Zeb was also having what he called "wimmin trouble". He gal, he said, was a hellacious wildcat named Mag, but everybody called her 'The Hard Girl," because she dressed in a somewhat mannish style and liked to get into fights as much as any man and then Zeb said she wasn't really his girl any more, she said he was 'too soft', and he also said that she was known to get into catfights and would chew an ear off her rival, or anybody, for five dollars, and would do 'the big one' for twenty-five, though if she didn't like the person, and there were very few she did like, she would 'do the job' for less. Hiram asked Zeb why a God-fearing man such as himself would have anything to do with such a desperado, Zeb smiled and blushed and allowed as how 'The Hard Girl' seemed to favor 'Men who had big feet' then all the loafers snorted and hee-hawed though I had no idea why though Zeb fit the bill, all right—he must have wore a size fourteen and you could measure the length of a ball of yarn by his boots. And then the Sherf said, "Aww, you're pullin our leg," and Zeb allowed as he had caught him out. But there was no hard feelings because it was very rare that old Zeb ever loosened up at all. Perhaps the bottle they were passing back and forth had something to do with it.
So most of the loafers at Walt's General and Variety Store were in something of a foul mood, in spite of being duded up in all their night-before finery, and it being Sunday and all, and also my 11th birthday, though I didn't mention it, because I didn't think they would pay it no mind, though I longed for one of them, maybe Tex, to turn to me and say, "How old did you say you were, Sonny?" and then I could reply, "Today I am eleven years old, Sir," and he'd grin and rub my head and maybe poor Fred would treat me to a sour pickle, though as far as I was concerned, he could keep his smelly old pickled eggs to himself.
It seems that all of the menfolk there on that sunny morning, only Tex had been fortunate in attracting the attentions of the fairer sex. The night before, he had been with a woman named Missy, whom he referred to, in a lowered tone of voice and with a glance over at me, as "a woman of easy virtue." Even at eleven, I knew very well who, if not what, she was, so he didn't need to pay me no notice when he was talking of her, though I appreciated the fact that he acknowledged my existence at all. As a matter of fact, I would often see this Missy—a young lady no older than my oldest brother—walking down the boardwalk covering the mud-choked street in a frilly blue dress, wearing fine black patent leather shoes, and carrying a matching blue parasol with white fringes, rain or shine. I also knew respectable women, like the schoolmarm, and the not-so-faithful companion to poor Fred, she would have nothing to do with such as she. I also knew she had other "boyfriends" besides Tex, and that Tex, he didn't seem to care, or, at least, he had nothing to say on the topic. I would scratch my head because it would help me to think, and every so often I'd pull out a pebble and a little piece of dirt, but I never could figure out exactly what was going on there.

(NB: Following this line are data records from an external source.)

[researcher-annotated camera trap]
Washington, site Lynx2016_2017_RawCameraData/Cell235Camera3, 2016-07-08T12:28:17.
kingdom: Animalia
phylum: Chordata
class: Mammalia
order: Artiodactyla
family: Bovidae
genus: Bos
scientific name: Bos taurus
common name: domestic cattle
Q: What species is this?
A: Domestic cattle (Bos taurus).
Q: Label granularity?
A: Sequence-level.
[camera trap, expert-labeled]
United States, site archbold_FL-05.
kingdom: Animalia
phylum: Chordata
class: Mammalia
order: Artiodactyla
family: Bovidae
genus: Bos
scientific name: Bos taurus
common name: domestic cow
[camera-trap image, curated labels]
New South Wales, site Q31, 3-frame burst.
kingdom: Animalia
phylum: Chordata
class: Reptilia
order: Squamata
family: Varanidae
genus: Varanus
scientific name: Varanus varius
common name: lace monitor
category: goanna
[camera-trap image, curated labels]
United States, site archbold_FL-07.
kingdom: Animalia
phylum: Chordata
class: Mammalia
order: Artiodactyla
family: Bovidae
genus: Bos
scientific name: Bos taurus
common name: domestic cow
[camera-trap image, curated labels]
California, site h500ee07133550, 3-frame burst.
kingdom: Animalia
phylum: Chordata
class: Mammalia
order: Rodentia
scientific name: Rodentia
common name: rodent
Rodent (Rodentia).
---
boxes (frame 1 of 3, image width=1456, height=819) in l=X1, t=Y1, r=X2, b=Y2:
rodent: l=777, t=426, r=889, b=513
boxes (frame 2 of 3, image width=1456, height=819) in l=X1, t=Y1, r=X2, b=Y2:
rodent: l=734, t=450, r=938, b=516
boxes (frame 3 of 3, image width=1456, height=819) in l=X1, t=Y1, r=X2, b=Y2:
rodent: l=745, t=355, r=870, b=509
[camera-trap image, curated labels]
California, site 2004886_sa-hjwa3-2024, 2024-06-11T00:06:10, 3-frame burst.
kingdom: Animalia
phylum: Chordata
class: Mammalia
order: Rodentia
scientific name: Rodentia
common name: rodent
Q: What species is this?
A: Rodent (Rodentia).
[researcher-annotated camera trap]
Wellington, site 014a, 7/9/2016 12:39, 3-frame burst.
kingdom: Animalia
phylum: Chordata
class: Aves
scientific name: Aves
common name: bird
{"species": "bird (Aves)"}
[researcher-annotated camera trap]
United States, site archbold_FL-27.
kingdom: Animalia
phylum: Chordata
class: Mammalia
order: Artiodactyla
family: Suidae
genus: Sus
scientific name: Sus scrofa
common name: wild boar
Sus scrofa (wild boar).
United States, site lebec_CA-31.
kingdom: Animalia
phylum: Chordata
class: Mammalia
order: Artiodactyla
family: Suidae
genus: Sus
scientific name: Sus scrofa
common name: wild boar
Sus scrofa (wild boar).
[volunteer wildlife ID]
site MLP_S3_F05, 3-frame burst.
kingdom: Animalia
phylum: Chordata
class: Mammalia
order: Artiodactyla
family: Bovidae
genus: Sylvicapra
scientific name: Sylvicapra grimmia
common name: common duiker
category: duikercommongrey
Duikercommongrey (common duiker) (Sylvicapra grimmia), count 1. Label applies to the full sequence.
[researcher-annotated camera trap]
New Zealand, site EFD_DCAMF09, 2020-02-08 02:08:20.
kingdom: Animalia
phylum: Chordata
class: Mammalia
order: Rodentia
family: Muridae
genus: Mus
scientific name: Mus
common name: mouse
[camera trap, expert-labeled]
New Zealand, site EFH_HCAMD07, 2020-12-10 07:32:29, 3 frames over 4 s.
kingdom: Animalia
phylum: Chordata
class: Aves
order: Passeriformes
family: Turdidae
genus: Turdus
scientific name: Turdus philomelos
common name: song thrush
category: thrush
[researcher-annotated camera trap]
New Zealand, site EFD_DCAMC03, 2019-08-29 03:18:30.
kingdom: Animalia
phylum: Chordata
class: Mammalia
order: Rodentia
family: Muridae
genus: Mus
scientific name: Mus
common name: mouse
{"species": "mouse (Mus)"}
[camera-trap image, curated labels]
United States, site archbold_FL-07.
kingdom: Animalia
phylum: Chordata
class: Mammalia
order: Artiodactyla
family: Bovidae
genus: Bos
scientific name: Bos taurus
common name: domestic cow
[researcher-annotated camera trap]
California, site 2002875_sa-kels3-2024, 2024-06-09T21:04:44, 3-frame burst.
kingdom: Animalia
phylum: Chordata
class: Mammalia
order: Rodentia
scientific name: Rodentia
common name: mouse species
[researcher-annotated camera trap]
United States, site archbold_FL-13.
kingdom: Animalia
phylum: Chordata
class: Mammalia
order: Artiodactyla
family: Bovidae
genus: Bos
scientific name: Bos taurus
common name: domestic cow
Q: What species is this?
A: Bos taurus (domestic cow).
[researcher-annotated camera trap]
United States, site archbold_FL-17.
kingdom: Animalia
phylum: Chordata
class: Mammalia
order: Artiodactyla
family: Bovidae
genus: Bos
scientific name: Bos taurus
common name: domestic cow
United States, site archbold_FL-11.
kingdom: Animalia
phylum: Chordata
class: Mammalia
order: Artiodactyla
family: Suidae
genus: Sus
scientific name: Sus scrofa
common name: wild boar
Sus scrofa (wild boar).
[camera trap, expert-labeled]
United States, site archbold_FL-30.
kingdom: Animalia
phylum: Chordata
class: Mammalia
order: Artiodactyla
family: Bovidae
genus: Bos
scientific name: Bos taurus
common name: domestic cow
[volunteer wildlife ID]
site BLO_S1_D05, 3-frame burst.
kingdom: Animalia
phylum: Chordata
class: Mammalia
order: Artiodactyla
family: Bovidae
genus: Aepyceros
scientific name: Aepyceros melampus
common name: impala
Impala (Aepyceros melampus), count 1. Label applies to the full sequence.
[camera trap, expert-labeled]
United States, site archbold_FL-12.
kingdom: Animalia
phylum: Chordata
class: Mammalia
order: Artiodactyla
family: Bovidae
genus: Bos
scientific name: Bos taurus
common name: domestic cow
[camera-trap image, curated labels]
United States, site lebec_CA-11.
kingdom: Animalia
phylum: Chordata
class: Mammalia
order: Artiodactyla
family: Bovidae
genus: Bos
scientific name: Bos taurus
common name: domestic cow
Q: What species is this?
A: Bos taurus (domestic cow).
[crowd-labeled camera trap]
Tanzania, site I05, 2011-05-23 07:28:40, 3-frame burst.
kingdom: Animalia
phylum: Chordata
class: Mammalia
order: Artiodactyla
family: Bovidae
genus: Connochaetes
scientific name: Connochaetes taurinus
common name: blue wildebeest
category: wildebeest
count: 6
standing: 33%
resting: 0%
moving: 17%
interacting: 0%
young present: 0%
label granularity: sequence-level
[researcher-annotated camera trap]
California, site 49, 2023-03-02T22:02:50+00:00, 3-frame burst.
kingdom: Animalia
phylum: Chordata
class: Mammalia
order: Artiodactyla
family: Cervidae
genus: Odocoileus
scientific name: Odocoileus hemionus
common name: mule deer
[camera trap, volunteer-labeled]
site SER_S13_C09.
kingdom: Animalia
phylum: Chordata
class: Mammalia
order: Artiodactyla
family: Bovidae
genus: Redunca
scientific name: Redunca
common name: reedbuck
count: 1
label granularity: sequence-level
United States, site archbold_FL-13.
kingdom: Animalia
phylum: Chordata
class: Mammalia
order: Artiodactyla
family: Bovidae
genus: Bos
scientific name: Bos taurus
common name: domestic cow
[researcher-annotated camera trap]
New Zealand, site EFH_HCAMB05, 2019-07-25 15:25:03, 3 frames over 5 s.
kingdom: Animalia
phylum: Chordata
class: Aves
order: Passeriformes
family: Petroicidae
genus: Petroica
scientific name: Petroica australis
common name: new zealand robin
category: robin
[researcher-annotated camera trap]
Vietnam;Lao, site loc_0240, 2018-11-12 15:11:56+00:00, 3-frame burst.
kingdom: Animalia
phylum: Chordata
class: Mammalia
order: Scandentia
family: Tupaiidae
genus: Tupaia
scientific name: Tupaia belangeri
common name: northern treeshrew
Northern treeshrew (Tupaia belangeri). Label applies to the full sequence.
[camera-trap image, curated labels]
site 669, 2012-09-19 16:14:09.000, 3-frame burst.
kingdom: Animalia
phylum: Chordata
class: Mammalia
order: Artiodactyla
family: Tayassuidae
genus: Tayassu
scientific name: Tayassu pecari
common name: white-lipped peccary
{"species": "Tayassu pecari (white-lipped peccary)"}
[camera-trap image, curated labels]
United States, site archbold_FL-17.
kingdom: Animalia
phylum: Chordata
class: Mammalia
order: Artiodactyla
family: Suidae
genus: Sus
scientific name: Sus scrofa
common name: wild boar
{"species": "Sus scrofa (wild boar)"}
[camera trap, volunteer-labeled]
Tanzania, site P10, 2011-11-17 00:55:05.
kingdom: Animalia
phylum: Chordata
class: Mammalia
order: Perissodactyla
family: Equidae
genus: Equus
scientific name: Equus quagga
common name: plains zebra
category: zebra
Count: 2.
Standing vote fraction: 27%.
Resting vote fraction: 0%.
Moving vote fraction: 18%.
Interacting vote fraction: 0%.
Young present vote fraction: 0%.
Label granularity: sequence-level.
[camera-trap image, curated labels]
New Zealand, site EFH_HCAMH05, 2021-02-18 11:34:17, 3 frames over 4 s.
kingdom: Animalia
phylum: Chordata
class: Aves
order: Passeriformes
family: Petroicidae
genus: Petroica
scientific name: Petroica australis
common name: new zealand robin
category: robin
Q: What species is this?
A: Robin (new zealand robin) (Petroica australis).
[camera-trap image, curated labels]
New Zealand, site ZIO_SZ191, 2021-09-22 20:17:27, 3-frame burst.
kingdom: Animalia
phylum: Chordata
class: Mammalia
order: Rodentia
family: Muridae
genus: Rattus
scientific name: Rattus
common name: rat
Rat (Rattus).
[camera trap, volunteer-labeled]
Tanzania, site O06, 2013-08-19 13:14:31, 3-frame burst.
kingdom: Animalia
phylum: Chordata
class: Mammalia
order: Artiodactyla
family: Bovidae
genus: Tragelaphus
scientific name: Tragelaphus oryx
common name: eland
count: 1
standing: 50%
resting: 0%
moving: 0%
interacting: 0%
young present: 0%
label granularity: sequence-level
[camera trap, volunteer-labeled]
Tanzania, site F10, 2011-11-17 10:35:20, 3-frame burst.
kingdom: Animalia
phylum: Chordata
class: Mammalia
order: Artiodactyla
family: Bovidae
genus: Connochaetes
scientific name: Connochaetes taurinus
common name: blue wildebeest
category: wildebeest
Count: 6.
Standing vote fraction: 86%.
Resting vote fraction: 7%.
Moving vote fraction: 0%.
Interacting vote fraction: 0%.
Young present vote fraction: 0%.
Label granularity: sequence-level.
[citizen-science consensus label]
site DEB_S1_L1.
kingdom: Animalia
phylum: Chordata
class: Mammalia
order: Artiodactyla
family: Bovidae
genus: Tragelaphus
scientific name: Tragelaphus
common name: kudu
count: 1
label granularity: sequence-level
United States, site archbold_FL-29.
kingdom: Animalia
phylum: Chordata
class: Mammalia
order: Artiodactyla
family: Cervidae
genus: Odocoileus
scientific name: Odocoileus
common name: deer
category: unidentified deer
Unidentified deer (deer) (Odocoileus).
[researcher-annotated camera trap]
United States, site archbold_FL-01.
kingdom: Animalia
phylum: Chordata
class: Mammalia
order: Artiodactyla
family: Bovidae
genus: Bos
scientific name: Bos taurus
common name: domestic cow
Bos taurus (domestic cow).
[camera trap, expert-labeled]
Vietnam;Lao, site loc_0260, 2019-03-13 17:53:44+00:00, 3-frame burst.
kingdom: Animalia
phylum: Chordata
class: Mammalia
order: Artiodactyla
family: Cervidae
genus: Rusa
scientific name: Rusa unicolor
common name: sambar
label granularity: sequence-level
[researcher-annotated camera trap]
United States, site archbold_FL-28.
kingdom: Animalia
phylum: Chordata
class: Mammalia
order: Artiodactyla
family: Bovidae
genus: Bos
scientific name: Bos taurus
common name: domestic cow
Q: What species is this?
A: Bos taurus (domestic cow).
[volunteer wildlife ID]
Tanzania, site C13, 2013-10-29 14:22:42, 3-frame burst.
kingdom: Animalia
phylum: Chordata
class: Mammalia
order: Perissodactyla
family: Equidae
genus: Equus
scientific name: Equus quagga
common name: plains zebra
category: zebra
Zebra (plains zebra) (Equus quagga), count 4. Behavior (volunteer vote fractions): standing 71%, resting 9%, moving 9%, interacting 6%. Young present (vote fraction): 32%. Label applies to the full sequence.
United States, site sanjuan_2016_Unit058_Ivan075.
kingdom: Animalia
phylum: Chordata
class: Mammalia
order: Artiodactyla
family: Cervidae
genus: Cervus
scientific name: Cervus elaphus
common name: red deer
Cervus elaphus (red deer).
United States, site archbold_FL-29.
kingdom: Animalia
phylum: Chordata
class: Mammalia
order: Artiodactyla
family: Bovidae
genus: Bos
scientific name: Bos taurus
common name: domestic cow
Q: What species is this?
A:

So, Ciccu, what have you learned? he said to me, gesturing me to come and sit on his lap, which I did..
I don't know, I said.
The lesson is that no matter who you are, you must drink deeply of the well of life. Do you understand?
I said, Pap, what's a well?
And he laughed and he got up and I scrambled off his lap and he took me to the kitchen and showed me the sink and explained all about pipes and said they are now connected to a lake but imagine that at one time they used to be connected to a deep hole in the ground where there was water and that was a well. And then he sent me home.